### Data provided
**********

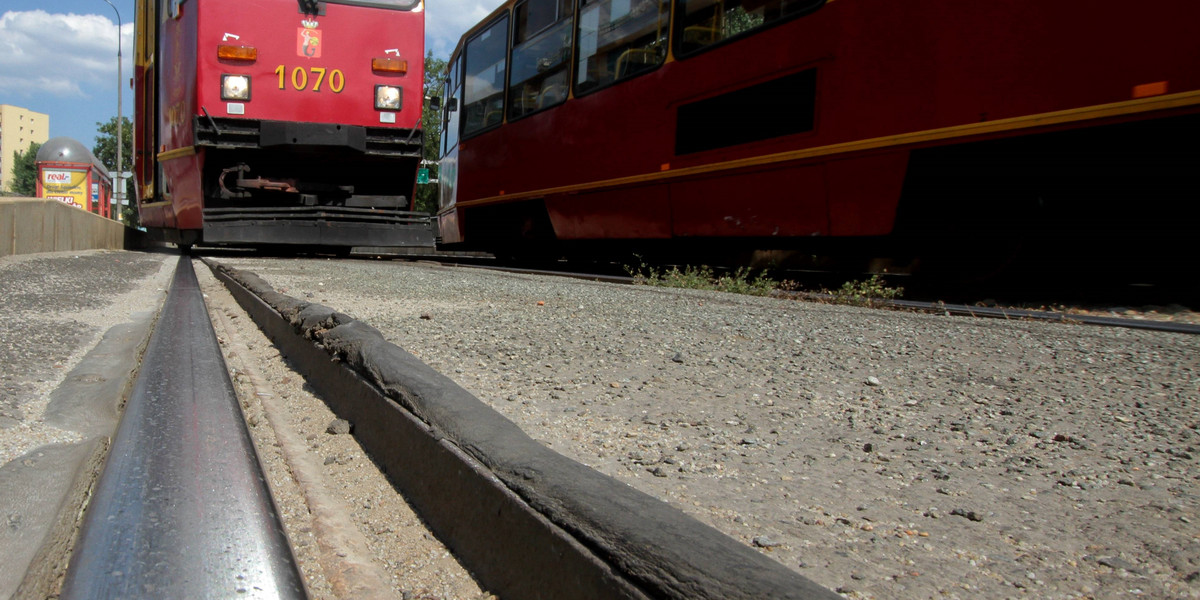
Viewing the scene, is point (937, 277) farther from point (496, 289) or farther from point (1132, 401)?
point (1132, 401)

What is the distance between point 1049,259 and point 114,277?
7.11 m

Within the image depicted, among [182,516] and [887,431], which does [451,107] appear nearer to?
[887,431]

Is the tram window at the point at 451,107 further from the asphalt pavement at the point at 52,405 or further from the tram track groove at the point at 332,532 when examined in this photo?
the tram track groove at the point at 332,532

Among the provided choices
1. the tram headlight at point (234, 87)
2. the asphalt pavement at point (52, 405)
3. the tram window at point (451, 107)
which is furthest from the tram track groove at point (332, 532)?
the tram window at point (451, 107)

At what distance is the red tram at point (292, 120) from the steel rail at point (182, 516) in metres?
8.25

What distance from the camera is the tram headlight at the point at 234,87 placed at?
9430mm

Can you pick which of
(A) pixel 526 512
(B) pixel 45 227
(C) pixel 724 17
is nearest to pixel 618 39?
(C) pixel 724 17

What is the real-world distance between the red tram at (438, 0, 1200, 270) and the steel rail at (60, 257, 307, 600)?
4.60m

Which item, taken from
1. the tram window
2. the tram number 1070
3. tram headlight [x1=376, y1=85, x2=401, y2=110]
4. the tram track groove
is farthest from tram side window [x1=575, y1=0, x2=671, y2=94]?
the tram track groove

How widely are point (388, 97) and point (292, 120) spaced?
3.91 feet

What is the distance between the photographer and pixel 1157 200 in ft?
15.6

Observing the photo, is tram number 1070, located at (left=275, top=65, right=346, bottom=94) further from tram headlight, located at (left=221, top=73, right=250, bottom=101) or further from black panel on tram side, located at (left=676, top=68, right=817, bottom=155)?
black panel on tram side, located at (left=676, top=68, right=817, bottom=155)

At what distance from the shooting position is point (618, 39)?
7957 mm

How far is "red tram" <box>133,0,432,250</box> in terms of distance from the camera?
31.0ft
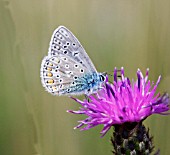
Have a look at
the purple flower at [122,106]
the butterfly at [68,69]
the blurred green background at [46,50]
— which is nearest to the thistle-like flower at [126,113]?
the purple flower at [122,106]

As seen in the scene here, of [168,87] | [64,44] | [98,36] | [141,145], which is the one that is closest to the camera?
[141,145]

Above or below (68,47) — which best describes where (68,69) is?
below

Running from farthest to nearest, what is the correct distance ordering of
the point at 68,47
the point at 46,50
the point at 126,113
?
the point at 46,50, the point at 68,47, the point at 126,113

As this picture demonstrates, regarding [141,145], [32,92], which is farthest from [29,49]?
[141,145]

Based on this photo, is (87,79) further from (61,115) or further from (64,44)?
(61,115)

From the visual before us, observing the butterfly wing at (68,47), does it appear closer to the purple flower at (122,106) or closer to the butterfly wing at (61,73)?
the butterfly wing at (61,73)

**********

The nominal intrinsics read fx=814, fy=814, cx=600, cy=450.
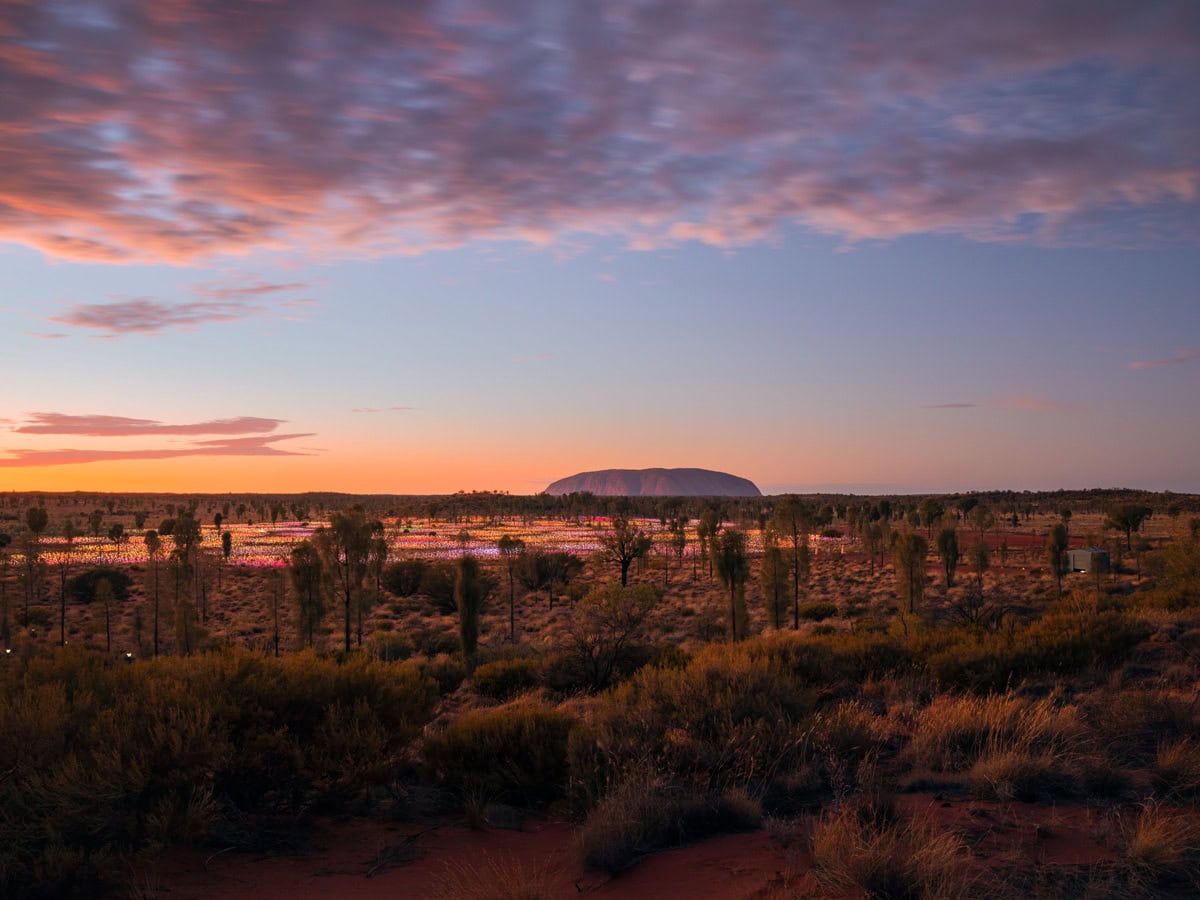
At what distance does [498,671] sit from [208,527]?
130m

**********

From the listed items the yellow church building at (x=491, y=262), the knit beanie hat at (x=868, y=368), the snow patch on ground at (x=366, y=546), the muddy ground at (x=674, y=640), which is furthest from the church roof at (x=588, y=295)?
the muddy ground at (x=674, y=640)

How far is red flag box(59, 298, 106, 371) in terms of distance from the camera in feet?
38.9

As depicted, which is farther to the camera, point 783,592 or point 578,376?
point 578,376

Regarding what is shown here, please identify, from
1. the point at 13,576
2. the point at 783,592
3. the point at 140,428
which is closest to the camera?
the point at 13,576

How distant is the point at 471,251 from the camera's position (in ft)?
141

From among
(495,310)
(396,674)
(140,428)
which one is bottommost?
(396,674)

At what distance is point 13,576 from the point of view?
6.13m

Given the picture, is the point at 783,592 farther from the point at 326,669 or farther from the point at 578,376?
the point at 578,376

**********

### To do
Please pull out every line from the rows above that contains the string "asphalt", matching case exactly.

### Response to this exercise
Is the tram window at the point at 451,107 further from the asphalt pavement at the point at 52,405 or further from the tram track groove at the point at 332,532 when examined in this photo?
2. the asphalt pavement at point (52, 405)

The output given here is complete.